Soraya Rosadha adalah figur inspiratif dari Indonesia yang telah membuktikan dirinya mampu bersaing di kancah global. Dikenal sebagai alumni penerima beasiswa LPDP, perjalanan studinya di Inggris, yang dilanjutkan dengan karier cemerlang sebagai wirausahawan teknologi di Jerman, menjadikannya panutan bagi banyak generasi muda Indonesia.
Berbekal pendidikan Master of Arts (MA) di Corporate Communications and Public Relations dari Leeds University Business School, Soraya menguasai seluk-beluk narasi korporat. Namun, gairahnya tidak berhenti di situ. Ia melihat bahwa dampak terbesar kini diciptakan bukan hanya melalui kata-kata, tetapi melalui data dan teknologi.

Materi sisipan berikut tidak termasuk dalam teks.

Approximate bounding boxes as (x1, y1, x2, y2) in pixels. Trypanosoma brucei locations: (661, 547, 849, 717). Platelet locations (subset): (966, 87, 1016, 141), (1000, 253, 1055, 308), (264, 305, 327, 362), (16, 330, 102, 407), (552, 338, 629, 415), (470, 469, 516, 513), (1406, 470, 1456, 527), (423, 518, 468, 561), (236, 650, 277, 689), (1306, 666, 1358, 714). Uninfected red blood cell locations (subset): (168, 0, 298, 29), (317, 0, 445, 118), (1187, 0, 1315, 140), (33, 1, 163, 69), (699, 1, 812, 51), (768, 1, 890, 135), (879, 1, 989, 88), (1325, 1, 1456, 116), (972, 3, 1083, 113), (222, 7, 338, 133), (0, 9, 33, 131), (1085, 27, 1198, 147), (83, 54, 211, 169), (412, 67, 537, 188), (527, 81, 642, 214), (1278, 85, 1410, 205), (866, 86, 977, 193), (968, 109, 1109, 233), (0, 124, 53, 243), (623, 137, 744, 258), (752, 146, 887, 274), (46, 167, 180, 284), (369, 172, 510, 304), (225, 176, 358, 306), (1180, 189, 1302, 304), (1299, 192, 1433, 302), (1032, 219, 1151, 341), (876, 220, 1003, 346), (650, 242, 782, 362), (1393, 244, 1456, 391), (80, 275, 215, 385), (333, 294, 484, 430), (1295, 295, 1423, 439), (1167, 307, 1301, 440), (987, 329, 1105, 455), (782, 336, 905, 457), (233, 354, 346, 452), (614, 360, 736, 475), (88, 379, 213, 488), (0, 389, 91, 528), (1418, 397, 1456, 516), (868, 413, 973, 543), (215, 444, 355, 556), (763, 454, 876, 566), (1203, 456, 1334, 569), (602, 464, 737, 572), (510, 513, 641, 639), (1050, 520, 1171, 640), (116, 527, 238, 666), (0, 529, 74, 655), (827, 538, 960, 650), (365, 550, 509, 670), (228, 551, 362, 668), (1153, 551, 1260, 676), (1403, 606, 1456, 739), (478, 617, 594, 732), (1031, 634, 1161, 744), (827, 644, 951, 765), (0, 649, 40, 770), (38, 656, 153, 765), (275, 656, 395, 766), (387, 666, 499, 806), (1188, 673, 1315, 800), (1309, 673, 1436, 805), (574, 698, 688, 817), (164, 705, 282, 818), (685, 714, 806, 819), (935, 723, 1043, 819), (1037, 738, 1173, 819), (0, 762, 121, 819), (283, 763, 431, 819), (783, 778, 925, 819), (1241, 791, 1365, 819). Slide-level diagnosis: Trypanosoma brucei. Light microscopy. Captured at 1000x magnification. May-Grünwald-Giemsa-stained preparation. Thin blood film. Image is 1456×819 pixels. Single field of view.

Transisi ini diperkuat oleh gelar Master of Philosophy (M.Phil) yang mengasah ketajaman analisis dan pemikiran strategisnya. Bagi Soraya, teknologi adalah alat paling efisien untuk memecahkan masalah kemanusiaan.
Bersama suaminya, Soraya mendirikan AIku Technologies GmbH di Jerman yang merupakan negara asal suaminya. Ini bukan sekadar startup biasa karena perusahaan konsultan teknologi ini berfokus pada integrasi Artificial Intelligence (AI) di dua sektor paling esensial yaitu farmasi dan kesehatan.
“Kita lebih ke arah edukasi yang banyak, lebih banyak ke arah diskusi, ke arah training saat ini untuk yang B2B. Tapi dari B2C aku pengin mengarah ke arah produk dan visinya yang berguna bagi kesehatan mental, wealth, health, dari sisi kebahagiaan individu,” ucap Soraya kepada GoodNews From Indonesia dalam segmen Diaspora.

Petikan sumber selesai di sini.